Osteoarthritis (AH-stee-oh-ar-THREYE-tis) is the most common type of arthritis and is seen especially among older people. Sometimes it is called degenerative joint disease. Osteoarthritis mostly affects cartilage (KAR-til-uj), the hard but slippery tissue that covers the ends of bones where they meet to form a joint. Healthy cartilage allows bones to glide over one another. It also absorbs energy from the shock of physical movement.

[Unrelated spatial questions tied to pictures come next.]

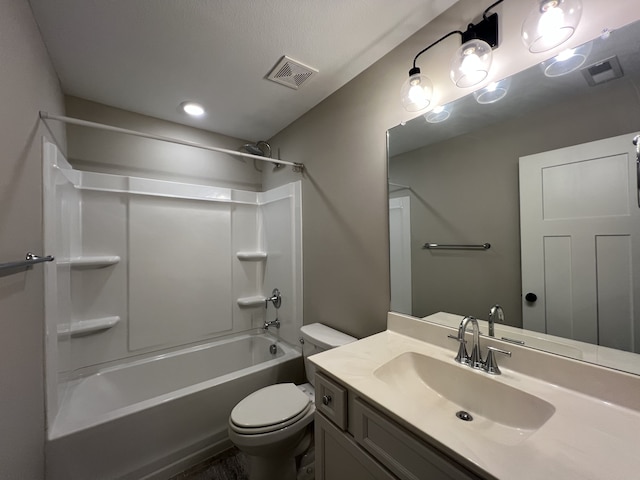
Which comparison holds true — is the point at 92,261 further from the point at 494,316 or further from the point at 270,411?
the point at 494,316

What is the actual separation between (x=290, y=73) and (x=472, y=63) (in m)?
1.02

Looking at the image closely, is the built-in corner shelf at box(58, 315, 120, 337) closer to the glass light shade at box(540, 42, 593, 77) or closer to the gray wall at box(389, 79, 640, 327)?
the gray wall at box(389, 79, 640, 327)

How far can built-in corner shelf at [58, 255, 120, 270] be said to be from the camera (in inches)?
67.0

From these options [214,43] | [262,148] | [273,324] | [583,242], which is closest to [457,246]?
[583,242]

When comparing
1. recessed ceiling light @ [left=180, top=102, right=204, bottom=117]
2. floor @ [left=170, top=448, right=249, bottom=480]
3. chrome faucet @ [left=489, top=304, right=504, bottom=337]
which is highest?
recessed ceiling light @ [left=180, top=102, right=204, bottom=117]

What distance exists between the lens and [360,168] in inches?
61.1

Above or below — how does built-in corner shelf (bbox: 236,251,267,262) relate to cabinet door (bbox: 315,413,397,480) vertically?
above

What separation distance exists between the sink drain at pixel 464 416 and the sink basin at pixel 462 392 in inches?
0.6

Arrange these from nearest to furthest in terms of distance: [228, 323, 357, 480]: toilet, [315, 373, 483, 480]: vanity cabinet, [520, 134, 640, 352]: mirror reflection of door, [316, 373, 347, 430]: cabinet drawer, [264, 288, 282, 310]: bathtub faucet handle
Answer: [315, 373, 483, 480]: vanity cabinet < [520, 134, 640, 352]: mirror reflection of door < [316, 373, 347, 430]: cabinet drawer < [228, 323, 357, 480]: toilet < [264, 288, 282, 310]: bathtub faucet handle

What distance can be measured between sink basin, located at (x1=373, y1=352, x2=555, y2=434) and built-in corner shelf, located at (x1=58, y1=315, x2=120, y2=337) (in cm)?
200

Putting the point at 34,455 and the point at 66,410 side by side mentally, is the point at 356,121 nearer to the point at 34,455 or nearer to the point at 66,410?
the point at 34,455

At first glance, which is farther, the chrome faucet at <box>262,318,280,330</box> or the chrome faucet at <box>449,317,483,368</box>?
the chrome faucet at <box>262,318,280,330</box>

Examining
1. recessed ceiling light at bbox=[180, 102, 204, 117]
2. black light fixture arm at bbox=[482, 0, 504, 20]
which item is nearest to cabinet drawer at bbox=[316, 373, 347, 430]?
black light fixture arm at bbox=[482, 0, 504, 20]

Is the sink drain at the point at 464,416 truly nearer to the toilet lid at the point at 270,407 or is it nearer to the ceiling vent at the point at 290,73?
the toilet lid at the point at 270,407
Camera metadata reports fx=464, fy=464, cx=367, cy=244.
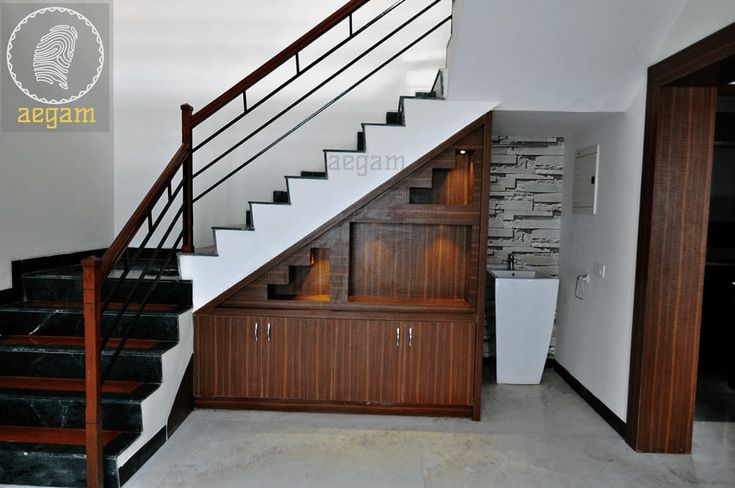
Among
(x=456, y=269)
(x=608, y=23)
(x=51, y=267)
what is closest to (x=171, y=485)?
(x=51, y=267)

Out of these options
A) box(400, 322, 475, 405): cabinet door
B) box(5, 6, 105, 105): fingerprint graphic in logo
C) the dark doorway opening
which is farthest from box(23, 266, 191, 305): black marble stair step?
the dark doorway opening

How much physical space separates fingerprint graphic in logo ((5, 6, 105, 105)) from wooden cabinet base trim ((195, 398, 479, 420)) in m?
2.82

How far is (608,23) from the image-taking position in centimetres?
265

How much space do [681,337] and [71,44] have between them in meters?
5.21

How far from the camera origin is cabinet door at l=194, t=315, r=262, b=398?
3.37 m

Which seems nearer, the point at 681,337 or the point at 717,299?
the point at 681,337

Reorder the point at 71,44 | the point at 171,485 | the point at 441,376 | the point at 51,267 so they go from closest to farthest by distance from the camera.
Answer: the point at 171,485, the point at 441,376, the point at 51,267, the point at 71,44

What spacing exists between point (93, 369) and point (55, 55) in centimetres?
293

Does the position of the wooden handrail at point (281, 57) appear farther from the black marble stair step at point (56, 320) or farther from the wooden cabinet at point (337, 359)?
the wooden cabinet at point (337, 359)

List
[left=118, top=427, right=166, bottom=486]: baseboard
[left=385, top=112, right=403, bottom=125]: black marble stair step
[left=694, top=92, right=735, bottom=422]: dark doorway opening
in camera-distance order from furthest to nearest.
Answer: [left=694, top=92, right=735, bottom=422]: dark doorway opening < [left=385, top=112, right=403, bottom=125]: black marble stair step < [left=118, top=427, right=166, bottom=486]: baseboard

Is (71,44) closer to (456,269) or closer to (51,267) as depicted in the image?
(51,267)

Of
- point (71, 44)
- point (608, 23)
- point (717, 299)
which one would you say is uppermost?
point (71, 44)

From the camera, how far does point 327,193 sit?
3.25 metres

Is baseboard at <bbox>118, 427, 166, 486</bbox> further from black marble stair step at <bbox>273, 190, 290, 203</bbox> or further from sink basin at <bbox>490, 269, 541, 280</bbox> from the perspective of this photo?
sink basin at <bbox>490, 269, 541, 280</bbox>
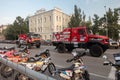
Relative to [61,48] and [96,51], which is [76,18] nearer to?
[61,48]

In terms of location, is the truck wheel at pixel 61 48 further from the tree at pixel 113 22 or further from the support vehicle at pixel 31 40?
the tree at pixel 113 22

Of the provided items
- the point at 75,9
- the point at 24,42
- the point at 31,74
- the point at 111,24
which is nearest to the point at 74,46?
the point at 24,42

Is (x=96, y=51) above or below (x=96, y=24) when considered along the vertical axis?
below

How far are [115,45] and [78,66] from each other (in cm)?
2682

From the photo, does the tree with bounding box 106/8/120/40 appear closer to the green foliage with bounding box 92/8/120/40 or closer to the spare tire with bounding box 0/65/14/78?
the green foliage with bounding box 92/8/120/40

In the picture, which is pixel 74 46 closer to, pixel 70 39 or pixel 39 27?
pixel 70 39

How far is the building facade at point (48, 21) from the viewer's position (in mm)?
75406

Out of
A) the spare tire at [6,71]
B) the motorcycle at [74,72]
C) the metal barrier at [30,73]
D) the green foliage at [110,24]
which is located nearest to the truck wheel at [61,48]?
the motorcycle at [74,72]

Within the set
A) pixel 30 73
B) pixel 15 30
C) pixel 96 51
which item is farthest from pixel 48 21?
pixel 30 73

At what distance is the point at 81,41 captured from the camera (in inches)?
813

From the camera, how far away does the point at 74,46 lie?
71.3 feet

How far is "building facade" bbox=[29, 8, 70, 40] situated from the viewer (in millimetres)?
75406

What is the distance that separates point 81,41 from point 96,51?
1987 mm

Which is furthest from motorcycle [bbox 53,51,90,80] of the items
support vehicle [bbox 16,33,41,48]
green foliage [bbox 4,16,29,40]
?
green foliage [bbox 4,16,29,40]
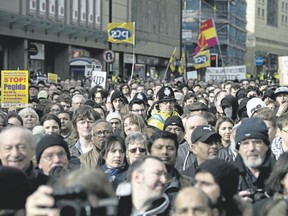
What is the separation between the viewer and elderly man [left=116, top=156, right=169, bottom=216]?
5.71 meters

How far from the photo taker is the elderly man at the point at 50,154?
7.35 meters

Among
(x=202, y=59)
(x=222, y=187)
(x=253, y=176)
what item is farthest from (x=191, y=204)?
(x=202, y=59)

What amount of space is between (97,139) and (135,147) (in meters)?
1.47

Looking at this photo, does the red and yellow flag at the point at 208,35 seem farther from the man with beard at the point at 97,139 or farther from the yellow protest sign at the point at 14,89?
the man with beard at the point at 97,139

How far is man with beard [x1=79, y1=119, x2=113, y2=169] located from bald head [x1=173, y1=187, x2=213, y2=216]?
14.1ft

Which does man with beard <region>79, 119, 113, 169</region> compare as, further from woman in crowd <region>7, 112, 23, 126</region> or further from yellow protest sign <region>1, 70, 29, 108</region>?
yellow protest sign <region>1, 70, 29, 108</region>

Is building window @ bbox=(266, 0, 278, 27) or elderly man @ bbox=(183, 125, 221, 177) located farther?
building window @ bbox=(266, 0, 278, 27)

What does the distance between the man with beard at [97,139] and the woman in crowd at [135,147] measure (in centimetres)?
92

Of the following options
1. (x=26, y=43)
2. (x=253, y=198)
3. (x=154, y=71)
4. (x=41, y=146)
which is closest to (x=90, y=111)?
(x=41, y=146)

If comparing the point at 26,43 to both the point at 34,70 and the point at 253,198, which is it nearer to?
the point at 34,70

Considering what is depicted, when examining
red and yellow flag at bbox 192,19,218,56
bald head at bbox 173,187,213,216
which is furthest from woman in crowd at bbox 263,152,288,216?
red and yellow flag at bbox 192,19,218,56

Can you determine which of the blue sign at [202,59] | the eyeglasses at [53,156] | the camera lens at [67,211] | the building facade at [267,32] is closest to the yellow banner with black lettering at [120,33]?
the blue sign at [202,59]

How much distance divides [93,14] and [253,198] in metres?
48.7

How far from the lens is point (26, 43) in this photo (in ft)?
149
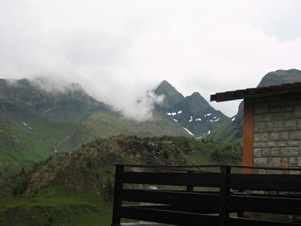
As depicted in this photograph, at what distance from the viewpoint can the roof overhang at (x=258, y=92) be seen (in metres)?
9.71

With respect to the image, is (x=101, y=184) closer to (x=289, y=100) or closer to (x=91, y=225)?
(x=91, y=225)

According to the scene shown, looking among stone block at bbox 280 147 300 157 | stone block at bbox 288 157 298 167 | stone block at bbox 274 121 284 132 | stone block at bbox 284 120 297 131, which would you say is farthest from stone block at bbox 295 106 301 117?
stone block at bbox 288 157 298 167

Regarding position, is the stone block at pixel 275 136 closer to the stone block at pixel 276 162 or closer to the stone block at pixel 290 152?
the stone block at pixel 290 152

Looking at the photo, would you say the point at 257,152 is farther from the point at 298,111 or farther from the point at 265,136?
the point at 298,111

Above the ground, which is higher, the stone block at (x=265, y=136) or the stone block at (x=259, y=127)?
the stone block at (x=259, y=127)

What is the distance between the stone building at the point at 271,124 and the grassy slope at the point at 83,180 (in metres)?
16.0

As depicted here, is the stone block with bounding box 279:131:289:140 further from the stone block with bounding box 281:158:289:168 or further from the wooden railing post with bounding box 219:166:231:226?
the wooden railing post with bounding box 219:166:231:226

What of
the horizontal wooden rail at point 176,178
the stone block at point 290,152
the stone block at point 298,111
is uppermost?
the stone block at point 298,111

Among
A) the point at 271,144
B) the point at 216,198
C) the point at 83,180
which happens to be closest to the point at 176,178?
the point at 216,198

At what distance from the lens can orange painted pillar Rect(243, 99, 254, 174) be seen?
10.8 metres

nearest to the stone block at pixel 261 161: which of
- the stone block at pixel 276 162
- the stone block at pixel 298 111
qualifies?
the stone block at pixel 276 162

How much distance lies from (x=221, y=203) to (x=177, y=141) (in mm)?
39394

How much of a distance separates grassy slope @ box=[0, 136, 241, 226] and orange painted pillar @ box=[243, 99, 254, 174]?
51.6 feet

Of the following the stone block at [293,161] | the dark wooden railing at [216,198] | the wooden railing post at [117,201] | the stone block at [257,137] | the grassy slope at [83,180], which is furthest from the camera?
the grassy slope at [83,180]
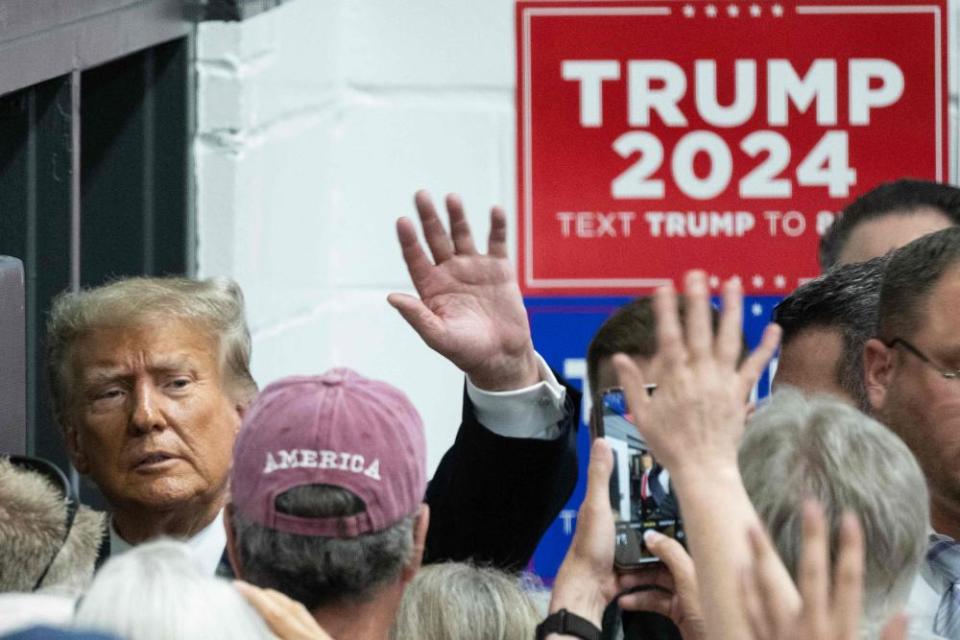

In osteoarthritis, the surface layer of cartilage breaks and wears away. This allows bones under the cartilage to rub together, causing pain, swelling, and loss of motion of the joint. Over time, the joint may lose its normal shape. Also, small deposits of bone—called osteophytes or bone spurs—may grow on the edges of the joint. Bits of bone or cartilage can break off and float inside the joint space. This causes more pain and damage.
Osteoarthritis is by far the most common type of arthritis, and the percentage of people who have it grows higher with age. An estimated 27 million Americans age 25 and older have osteoarthritis.
Although osteoarthritis becomes more common with age, younger people can develop it, usually as the result of a joint injury, a joint malformation, or a genetic defect in joint cartilage. Both men and women have the disease. Before age 45, more men than women have osteoarthritis; after age 45, it is more common in women. It is also more likely to occur in people who are overweight and in those with jobs that stress particular joints.